▶ _EXTRAIT DU TEXTE_:
ARC-AGI, acronyme d'Abstraction and Reasoning Corpus for Artificial General Intelligence, est un référentiel créé par Francois Chollet, le créateur du framework d'apprentissage profond Keras, et publié pour la première fois en 2019. Il se compose de grilles visuelles sous forme de puzzles dans lesquels un solveur doit déduire une règle de transformation abstraite à partir d'un petit nombre de paires d'exemples d'entrée-sortie, puis appliquer correctement cette règle à une nouvelle grille de test.
Objectif
ARC-AGI a été explicitement conçu en réponse au constat que de nombreux référentiels d'IA, aussi difficiles soient-ils, pouvaient être largement résolus par un appariement de motifs ou une mémorisation à grande échelle plutôt que par un véritable raisonnement ou une généralisation. Chollet a soutenu, dans un article d'accompagnement intitulé « On the Measure of Intelligence », que l'intelligence devrait être mesurée par l'efficacité d'acquisition de compétences sur des tâches nouvelles plutôt que par la performance brute sur une compétence fixe et apprenable. Il a conçu les puzzles d'ARC-AGI pour que chacun exige une abstraction distincte et généralisable, s'appuyant sur des concepts que les humains acquièrent tôt, tels que la symétrie, le comptage, le confinement et la permanence des objets, délibérément choisis pour être difficiles à contourner par des motifs mémorisés.

▶ _TÂCHES À RÉALISER_:
(1) Citez, dans l'extrait sur ARC-AGI, le passage allant de « ARC-AGI, acronyme d'Abstraction » jusqu'à « grille de test. ».
(2) Énumérez tous les concepts acquis tôt par les humains que l'extrait sur ARC-AGI donne comme bases des puzzles.

▶ _JEU DE DONNÉES_:
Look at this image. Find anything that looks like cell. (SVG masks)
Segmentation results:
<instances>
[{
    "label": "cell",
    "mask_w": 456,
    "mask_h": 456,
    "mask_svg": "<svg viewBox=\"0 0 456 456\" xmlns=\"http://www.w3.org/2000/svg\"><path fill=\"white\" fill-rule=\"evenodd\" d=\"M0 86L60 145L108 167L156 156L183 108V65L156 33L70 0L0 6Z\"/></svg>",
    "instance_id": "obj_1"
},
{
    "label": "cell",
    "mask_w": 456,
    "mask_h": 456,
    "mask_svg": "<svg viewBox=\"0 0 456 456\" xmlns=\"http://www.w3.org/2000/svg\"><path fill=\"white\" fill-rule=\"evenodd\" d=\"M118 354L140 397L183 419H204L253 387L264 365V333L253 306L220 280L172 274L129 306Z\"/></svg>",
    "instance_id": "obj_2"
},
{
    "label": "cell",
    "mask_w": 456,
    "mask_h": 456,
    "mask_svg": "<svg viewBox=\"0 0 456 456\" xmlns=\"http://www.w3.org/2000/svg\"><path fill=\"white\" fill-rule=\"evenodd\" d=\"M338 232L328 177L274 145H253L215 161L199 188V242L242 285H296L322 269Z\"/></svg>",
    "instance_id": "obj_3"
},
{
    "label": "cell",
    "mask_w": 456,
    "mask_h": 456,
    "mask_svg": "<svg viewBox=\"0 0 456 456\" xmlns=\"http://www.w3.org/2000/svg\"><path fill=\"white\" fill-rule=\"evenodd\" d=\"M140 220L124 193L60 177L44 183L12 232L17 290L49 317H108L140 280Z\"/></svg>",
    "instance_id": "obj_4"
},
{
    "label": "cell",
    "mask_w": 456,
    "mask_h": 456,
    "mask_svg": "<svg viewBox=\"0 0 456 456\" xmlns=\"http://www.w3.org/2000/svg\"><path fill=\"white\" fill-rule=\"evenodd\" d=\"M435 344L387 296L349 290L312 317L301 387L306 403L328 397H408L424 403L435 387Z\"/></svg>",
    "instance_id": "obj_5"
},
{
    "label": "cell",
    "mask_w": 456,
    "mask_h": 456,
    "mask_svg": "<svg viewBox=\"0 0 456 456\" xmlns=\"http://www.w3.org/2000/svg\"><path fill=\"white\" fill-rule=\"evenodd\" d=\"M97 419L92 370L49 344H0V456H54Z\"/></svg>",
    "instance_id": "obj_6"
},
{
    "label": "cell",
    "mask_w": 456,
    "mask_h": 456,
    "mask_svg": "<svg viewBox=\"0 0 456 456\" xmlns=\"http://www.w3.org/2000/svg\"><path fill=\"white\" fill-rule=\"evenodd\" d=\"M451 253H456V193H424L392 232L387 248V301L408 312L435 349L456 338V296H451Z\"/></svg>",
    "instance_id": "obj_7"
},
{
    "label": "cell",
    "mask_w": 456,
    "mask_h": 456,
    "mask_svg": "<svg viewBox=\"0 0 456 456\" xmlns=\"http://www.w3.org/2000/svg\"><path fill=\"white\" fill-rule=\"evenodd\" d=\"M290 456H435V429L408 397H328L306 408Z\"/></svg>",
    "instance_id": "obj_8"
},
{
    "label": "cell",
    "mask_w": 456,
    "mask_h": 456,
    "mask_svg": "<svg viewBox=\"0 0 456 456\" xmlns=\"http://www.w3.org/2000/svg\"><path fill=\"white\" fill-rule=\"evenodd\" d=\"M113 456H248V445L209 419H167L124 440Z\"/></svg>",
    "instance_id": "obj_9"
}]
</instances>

▶ _RÉPONSES PAR TÂCHE_:
(1)
ARC-AGI, acronyme d'Abstraction and Reasoning Corpus for Artificial General Intelligence, est un référentiel créé par Francois Chollet, le créateur du framework d'apprentissage profond Keras, et publié pour la première fois en 2019. Il se compose de grilles visuelles sous forme de puzzles dans lesquels un solveur doit déduire une règle de transformation abstraite à partir d'un petit nombre de paires d'exemples d'entrée-sortie, puis appliquer correctement cette règle à une nouvelle grille de test.

(2) La symétrie, le comptage, le confinement et la permanence des objets.